* WHAT THE EXERCISE ASKS:
In the records below, find the line containing "Queen and Blood / Bird & Sword Bd.2" and repeat it and every line after it exactly, without pictures.

(Captioned web images)

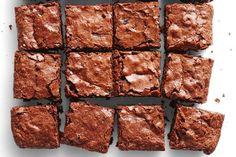 Classic chewy brownie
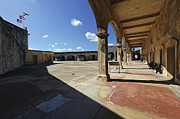 Castillo San Cristobal Posters - Interior Courtyard of Fort Cristobal Poster by George Oze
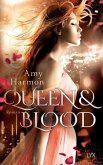 Queen and Blood / Bird & Sword Bd.2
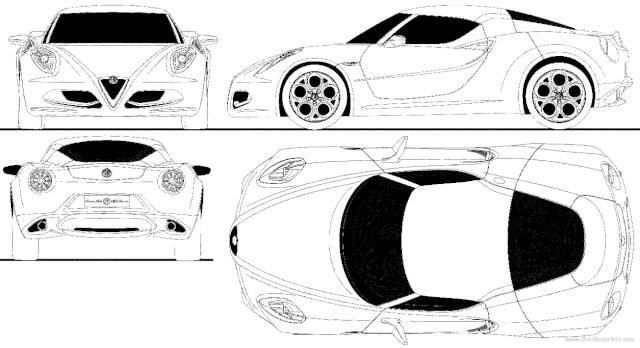 Alfa Romeo  Alfa_r10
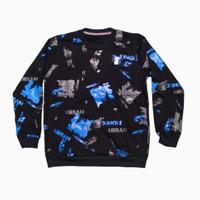 Kaos pria baju lengan panjang cowok bahan babyterry baju Urban Jungle - hitam biru, M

* OUTPUT OF THE EXERCISE:
 Queen and Blood / Bird & Sword Bd.2
 Alfa Romeo  Alfa_r10
 Kaos pria baju lengan panjang cowok bahan babyterry baju Urban Jungle - hitam biru, M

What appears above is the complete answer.